───── THE RECORDS ─────
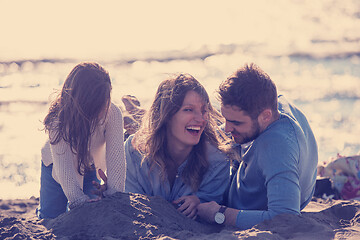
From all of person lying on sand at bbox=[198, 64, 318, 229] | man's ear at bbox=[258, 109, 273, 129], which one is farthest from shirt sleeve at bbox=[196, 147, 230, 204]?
man's ear at bbox=[258, 109, 273, 129]

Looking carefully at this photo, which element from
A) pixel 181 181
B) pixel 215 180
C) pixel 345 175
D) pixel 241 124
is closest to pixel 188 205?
pixel 181 181

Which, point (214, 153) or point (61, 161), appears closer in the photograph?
point (61, 161)

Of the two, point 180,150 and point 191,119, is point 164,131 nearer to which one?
point 180,150

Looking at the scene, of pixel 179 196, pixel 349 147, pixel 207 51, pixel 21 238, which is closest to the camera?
pixel 21 238

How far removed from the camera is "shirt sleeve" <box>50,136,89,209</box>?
14.4 feet

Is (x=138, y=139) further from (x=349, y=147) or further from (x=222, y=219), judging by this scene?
(x=349, y=147)

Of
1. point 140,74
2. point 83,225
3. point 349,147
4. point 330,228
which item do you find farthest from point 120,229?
point 140,74

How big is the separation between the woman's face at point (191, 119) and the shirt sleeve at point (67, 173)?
978 millimetres

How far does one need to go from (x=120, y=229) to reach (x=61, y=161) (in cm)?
86

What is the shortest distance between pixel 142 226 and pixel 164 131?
4.15 ft

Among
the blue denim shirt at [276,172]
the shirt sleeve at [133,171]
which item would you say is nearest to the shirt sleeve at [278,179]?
the blue denim shirt at [276,172]

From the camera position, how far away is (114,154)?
4.56 m

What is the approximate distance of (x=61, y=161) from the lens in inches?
174

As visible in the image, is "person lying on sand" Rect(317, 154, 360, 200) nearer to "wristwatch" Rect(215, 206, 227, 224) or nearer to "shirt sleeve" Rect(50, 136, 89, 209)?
"wristwatch" Rect(215, 206, 227, 224)
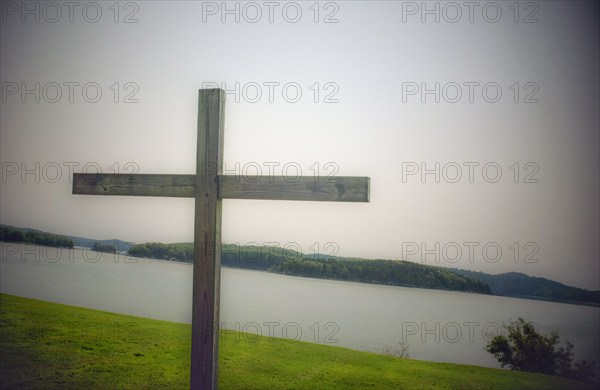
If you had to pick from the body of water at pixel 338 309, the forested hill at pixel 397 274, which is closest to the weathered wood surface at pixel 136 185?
the forested hill at pixel 397 274

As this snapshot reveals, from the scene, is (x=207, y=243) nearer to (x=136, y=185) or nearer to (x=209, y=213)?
(x=209, y=213)

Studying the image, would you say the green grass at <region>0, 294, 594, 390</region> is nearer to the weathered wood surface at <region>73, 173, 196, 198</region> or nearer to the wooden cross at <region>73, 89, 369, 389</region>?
the wooden cross at <region>73, 89, 369, 389</region>

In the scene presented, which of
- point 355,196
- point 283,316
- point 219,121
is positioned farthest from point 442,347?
point 219,121

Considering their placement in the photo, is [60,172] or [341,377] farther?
[60,172]

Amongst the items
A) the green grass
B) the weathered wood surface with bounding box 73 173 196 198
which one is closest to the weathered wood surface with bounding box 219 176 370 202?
A: the weathered wood surface with bounding box 73 173 196 198

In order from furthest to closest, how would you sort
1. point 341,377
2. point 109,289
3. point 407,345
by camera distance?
point 109,289 < point 407,345 < point 341,377

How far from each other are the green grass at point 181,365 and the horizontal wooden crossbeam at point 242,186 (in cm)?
214

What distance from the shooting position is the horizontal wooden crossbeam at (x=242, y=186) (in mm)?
3188

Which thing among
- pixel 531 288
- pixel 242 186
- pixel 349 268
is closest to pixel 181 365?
pixel 349 268

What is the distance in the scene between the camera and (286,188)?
3.38 m

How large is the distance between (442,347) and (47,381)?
399cm

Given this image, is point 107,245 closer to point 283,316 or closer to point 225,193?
point 283,316

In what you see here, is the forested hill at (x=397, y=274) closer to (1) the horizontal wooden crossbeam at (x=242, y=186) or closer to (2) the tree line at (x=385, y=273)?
(2) the tree line at (x=385, y=273)

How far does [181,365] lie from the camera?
16.8ft
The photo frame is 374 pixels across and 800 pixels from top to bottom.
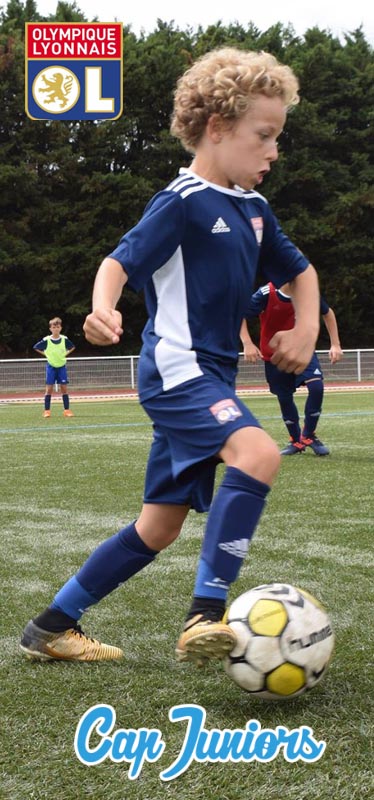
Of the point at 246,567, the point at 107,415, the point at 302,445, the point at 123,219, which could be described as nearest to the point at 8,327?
the point at 123,219

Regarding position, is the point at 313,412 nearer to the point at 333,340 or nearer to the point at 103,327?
the point at 333,340

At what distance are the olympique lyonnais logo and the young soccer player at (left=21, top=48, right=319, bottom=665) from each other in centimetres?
2815

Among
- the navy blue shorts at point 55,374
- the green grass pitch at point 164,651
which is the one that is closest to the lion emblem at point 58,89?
the navy blue shorts at point 55,374

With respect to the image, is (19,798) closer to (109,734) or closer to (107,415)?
(109,734)

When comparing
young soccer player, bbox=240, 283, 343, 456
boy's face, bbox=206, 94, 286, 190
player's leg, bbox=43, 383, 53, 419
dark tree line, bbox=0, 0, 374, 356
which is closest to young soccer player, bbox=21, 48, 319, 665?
boy's face, bbox=206, 94, 286, 190

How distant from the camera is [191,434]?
2566mm

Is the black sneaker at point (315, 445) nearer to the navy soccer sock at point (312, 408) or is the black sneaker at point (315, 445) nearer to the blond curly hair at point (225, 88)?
the navy soccer sock at point (312, 408)

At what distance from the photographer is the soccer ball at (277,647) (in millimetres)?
2432

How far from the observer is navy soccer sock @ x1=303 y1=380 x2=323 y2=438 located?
30.2 ft

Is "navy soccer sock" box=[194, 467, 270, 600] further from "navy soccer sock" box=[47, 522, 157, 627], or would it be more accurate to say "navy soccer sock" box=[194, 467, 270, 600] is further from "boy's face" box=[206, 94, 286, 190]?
"boy's face" box=[206, 94, 286, 190]

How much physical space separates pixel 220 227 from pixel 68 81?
93.1 ft

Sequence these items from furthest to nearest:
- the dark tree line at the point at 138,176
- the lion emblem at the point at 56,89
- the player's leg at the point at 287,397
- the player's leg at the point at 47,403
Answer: the dark tree line at the point at 138,176
the lion emblem at the point at 56,89
the player's leg at the point at 47,403
the player's leg at the point at 287,397

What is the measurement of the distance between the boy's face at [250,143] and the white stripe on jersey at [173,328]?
1.02 ft

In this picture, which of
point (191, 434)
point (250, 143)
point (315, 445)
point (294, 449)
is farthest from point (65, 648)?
point (294, 449)
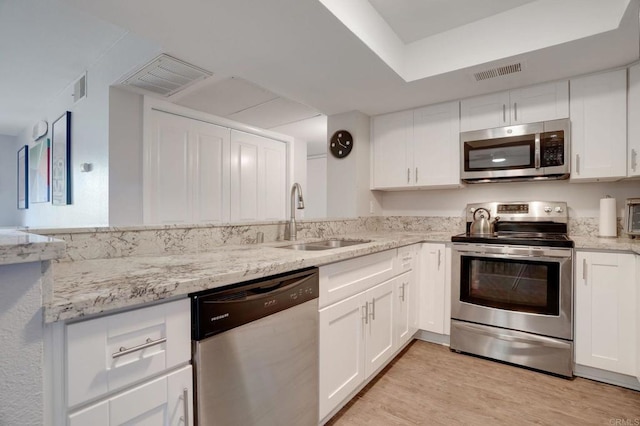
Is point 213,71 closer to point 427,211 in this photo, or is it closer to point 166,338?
point 166,338

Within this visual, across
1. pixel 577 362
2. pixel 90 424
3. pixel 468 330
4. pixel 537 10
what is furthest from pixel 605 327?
pixel 90 424

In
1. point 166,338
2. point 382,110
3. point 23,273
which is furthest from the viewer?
point 382,110

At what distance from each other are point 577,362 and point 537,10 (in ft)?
7.59

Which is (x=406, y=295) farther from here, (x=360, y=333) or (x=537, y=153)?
(x=537, y=153)

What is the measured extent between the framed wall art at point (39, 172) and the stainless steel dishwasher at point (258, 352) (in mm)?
4079

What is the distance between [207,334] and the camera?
3.12 ft

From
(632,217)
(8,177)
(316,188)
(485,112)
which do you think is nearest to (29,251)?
(485,112)

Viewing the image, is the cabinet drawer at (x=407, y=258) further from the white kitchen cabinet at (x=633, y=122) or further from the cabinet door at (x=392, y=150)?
the white kitchen cabinet at (x=633, y=122)

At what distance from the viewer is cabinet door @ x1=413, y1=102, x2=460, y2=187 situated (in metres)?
2.76

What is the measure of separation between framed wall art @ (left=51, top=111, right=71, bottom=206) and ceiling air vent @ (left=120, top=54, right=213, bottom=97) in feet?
4.48

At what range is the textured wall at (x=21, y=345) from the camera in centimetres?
64

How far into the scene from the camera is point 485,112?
261 centimetres

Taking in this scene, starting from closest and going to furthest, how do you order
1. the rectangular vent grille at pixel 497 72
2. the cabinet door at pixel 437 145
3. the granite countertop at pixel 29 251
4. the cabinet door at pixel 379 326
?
the granite countertop at pixel 29 251, the cabinet door at pixel 379 326, the rectangular vent grille at pixel 497 72, the cabinet door at pixel 437 145

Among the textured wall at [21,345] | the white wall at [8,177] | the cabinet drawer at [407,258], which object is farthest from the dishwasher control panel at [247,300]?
the white wall at [8,177]
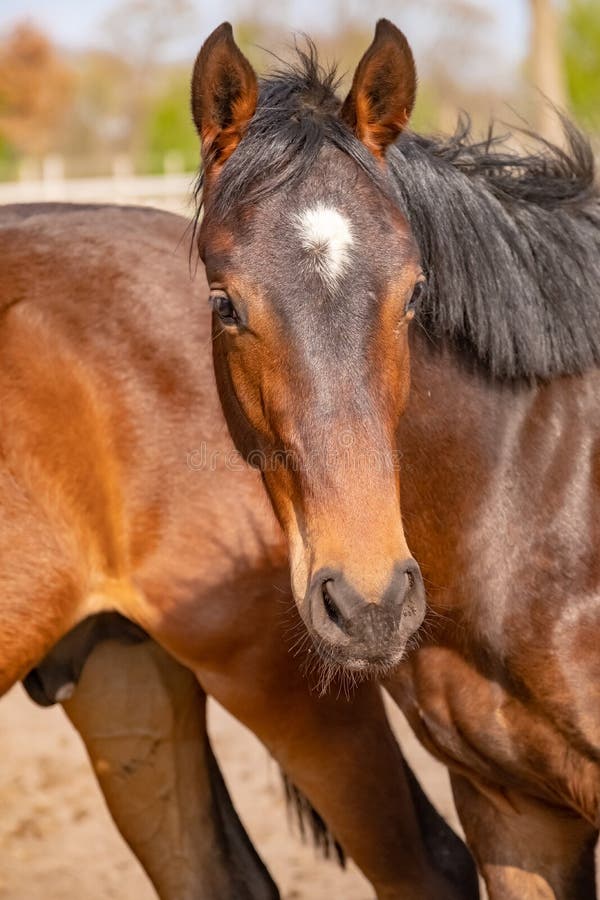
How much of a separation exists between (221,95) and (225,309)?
511mm

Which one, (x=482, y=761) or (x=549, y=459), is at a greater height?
(x=549, y=459)

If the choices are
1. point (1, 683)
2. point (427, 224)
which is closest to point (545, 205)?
point (427, 224)

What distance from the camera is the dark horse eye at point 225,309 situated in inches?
98.0

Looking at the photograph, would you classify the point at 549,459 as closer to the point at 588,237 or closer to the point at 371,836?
the point at 588,237

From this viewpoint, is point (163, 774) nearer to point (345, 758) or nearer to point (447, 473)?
point (345, 758)

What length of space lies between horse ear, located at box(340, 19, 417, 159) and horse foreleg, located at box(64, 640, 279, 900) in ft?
6.42

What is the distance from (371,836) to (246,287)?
185 centimetres

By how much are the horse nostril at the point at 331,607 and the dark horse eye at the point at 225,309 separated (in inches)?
23.1

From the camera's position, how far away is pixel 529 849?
316 centimetres

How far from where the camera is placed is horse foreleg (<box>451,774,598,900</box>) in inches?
124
─────
* _EXERCISE INSTRUCTIONS_:
Rewrite the lines starting at the one containing "What is the distance from" and ending at the last line, changing "horse" to "pony" and leaving everything else the same. Give only those lines.

* _FINISHED TASK_:
What is the distance from (371,836) to (246,287)?
185 centimetres

By how much are the pony nostril at the point at 331,607 and the dark pony eye at the point at 225,309 separated (in inches)?
23.1

From the camera's position, how far away is pixel 529 849?
316 centimetres

How far from where the camera is placed is pony foreleg (<box>451,774,598,900</box>) in inches?
124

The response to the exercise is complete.